Motivation Standard OLS assumes independent, homoskedastic errors. Real-world data (longitudinal, clustered, multilevel) often violate these assumptions, leading to biased SEs and invalid inference.
OLS vs. WLS vs. GLS OLS: ignores correlation/heteroskedasticity → unbiased coefficients, wrong SEs if \(V \neq \sigma^2 I\).
WLS: handles heteroskedasticity with diagonal \(V\).
GLS: allows general \(V\) with variances + covariances.
Estimators OLS: \(\hat{\beta}_{OLS} = (X^\top X)^{-1}X^\top y\)
WLS: \(\hat{\beta}_{WLS} = (X^\top V^{-1}X)^{-1} X^\top V^{-1} y\), \(V\) diagonal
GLS: same formula with full \(V\).
Properties All are unbiased and consistent for \(\beta\). Efficiency differs: WLS/GLS improve efficiency when \(V\) is correctly specified.
Robust Inference OLS + robust SEs: no assumptions about \(V\), robust but inefficient.
GLS + robust SEs: assumes structure in \(V\) for efficiency, robust SEs protect against misspecification.
Covariance Structures \(V_i = \sigma^2 R_i(\alpha)\) with group correlation matrix \(R_i(\alpha)\).
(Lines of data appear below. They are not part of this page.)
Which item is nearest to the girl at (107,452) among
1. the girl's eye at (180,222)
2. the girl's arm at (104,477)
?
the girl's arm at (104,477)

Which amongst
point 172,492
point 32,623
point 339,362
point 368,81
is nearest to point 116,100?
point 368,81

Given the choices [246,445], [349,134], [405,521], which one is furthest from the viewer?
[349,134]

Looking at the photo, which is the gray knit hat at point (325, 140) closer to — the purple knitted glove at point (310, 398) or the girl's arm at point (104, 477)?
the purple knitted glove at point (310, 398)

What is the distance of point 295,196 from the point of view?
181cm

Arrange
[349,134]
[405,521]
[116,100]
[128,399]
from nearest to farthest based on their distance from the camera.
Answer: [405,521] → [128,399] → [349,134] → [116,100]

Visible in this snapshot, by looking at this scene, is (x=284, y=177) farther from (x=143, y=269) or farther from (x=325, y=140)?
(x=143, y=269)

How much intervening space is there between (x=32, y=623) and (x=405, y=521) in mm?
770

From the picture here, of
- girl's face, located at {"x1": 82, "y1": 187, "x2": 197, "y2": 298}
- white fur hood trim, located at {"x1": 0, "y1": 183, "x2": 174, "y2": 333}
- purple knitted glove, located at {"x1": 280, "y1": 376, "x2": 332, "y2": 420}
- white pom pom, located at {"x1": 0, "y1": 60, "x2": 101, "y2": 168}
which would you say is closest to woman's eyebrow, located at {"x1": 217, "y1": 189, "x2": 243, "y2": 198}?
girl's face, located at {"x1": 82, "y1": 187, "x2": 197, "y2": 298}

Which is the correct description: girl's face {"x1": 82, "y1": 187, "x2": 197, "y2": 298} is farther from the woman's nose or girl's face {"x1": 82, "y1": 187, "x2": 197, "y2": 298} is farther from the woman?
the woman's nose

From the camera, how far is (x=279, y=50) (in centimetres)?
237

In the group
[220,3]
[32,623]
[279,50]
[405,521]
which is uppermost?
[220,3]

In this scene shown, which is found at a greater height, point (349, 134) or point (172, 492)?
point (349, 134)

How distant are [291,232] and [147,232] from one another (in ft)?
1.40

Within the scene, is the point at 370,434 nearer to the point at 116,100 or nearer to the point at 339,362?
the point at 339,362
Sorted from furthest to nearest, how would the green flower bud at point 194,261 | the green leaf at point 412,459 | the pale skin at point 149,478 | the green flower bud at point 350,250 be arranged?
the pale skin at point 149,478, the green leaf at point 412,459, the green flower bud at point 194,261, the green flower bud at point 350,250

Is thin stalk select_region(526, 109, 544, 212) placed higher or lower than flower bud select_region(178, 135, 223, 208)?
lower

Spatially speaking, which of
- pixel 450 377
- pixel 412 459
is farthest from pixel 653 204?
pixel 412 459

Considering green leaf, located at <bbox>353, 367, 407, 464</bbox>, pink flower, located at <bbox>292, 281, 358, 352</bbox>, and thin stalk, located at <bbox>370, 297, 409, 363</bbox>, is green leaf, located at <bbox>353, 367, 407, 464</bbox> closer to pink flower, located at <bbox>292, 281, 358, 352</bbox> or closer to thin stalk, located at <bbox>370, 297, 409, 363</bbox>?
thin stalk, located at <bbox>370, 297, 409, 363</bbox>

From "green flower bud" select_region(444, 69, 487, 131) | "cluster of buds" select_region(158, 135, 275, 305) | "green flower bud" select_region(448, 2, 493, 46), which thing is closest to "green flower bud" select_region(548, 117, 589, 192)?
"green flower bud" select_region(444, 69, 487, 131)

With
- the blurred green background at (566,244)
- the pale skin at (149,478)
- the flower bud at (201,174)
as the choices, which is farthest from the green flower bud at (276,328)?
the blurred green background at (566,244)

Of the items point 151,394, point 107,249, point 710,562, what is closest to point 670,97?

Independent: no correlation.
Exchangeable: equal correlation \(\rho\).
Unstructured: free variances/covariances.
AR(1): correlation decays with lag.
Example (TLC data) WLS with varIdent model: succimer significantly reduced baseline lead levels (–5.6 µg/dL, p<0.001) and showed a strong quadratic trajectory difference vs. placebo. Residual variability increased over time, modeled via week-specific variances.
Takeaway Marginal models give valid population-level inference when correlation/heteroskedasticity is present. Efficiency gains come from modeling \(V\), while robust SEs ensure inference remains valid even if \(V\) is misspecified.